Par contraste, la Corporation, autre forme principale de société à privilégier, est plus intéressante de ce côté-là. Il n’y a aucune obligation de résidence sur le marché américain et la fiscalité, in fine, va être une fiscalité au niveau de la société et dès lors que vous êtes à l’étranger, ou que votre société - qui est alors une société mère - est propriétaire de la majorité du capital de la Corporation, vous serez imposé seulement sur la partie du revenue que vous rapatrierez à l’étranger, et vous pourrez du coup, faire jouer les traités de double imposition entre les deux pays afin de ne pas être imposé pour les mêmes revenus des deux côtés de l’Atlantique. C’est un avantage de la Corporation par rapport à la LLC.
Sur le plan juridique, vous avez la même protection des deux côtés, la société faisant écran par rapport aux créanciers, etc.
Sur le volet recrutement, est-ce qu’il vaut mieux embaucher sur place ou détacher des compétences depuis le pays d’origine ?

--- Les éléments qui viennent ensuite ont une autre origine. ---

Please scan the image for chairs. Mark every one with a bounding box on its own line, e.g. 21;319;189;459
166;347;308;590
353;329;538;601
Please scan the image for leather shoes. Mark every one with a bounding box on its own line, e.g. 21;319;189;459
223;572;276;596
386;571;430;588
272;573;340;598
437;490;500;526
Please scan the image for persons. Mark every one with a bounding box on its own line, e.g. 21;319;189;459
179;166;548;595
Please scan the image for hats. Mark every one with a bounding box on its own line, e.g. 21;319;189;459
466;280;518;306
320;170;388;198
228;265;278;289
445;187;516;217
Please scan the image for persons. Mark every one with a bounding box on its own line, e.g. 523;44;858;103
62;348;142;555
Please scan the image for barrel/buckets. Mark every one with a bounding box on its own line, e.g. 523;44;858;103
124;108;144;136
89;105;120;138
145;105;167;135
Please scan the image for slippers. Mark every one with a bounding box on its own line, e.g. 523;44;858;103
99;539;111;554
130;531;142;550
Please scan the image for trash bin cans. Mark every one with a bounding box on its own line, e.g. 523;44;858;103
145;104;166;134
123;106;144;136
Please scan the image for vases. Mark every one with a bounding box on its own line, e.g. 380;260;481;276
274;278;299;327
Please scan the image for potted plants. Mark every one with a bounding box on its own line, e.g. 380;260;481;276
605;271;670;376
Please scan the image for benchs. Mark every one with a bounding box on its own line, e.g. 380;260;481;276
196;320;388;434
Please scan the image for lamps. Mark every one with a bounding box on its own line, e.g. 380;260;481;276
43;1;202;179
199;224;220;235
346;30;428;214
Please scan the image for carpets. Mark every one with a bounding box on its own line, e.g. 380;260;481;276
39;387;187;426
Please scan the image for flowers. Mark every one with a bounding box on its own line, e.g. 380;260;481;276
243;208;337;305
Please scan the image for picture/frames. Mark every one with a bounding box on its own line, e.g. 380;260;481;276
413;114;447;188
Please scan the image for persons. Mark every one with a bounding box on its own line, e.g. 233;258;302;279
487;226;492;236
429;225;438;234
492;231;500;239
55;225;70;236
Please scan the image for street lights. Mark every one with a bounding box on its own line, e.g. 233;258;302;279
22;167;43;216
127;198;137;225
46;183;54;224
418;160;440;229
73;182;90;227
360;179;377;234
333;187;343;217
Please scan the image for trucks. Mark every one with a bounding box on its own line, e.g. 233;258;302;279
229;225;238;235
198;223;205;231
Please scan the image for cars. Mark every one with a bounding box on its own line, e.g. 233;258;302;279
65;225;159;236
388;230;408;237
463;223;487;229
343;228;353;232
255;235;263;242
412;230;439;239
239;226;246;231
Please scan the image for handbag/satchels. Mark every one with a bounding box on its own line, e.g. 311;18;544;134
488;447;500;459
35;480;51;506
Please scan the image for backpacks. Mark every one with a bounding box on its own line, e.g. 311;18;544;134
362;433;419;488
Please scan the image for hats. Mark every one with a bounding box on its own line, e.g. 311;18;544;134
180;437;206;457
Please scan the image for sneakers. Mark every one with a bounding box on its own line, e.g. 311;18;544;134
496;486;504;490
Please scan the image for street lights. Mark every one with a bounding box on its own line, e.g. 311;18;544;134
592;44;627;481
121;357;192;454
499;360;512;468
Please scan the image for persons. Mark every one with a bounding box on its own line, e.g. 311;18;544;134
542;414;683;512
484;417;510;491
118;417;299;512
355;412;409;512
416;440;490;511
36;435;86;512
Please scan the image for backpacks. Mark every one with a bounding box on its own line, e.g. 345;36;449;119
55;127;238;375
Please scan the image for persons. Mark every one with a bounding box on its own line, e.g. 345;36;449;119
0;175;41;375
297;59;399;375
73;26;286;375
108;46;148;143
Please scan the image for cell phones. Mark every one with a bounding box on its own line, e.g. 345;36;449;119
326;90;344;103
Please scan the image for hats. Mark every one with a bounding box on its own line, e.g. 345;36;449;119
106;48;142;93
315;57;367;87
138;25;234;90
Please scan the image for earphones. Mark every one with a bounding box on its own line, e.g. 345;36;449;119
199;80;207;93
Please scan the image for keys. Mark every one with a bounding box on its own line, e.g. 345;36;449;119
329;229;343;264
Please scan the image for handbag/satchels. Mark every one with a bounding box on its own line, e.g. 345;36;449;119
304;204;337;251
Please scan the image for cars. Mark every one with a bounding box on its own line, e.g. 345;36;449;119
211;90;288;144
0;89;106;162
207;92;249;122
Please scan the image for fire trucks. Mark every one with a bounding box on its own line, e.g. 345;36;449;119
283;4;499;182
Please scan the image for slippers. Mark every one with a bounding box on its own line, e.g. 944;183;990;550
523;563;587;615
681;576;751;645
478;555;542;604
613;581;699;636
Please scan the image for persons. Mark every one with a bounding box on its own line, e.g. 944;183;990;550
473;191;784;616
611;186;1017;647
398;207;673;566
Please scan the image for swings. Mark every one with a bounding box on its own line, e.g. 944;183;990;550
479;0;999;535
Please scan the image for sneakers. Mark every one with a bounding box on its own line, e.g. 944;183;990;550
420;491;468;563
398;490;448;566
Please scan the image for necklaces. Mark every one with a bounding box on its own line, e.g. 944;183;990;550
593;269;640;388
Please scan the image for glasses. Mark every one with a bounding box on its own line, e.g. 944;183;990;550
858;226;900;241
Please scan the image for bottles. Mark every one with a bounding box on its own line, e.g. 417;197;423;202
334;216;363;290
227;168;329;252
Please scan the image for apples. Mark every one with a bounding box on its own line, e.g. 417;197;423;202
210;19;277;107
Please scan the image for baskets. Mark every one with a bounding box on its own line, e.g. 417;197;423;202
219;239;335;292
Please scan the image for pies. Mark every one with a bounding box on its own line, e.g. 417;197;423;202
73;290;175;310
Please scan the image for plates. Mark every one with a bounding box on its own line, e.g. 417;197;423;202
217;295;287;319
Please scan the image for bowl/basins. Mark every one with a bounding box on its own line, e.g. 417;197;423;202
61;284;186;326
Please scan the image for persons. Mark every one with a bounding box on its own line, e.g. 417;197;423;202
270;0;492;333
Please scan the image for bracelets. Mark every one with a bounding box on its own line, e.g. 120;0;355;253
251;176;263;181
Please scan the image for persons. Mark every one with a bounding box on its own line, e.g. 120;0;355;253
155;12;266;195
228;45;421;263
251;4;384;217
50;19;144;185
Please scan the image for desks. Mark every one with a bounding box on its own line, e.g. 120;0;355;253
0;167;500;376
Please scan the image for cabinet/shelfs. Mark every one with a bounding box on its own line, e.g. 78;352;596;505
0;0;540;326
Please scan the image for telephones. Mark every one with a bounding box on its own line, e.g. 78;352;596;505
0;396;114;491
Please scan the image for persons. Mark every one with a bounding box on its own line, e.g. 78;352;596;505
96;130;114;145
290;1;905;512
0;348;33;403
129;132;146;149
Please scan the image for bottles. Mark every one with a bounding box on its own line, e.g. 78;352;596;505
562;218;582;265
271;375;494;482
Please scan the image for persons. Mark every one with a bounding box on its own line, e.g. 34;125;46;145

J’aurais presque tendance à dire « les deux mon général ». Tout dépend du business model dans lequel on est. Je vois un recrutement de personnel aux États-Unis comme avantageux à deux niveaux. Tout d’abord, les codes de communication, les codes de vente sont culturellement très différents aux États-Unis et en France. Donc pouvoir s’appuyer sur une force de vente locale permet de parler au client américain la langue du client américain. Quand on voit une entreprise française s’installer aux USA et y détacher la totalité de son effectif, on ne peut s’empêcher d’y voir là le signe qu’elle va continuer de vendre aux Etats-Unis comme elle vend en France. Et c’est un vrai problème.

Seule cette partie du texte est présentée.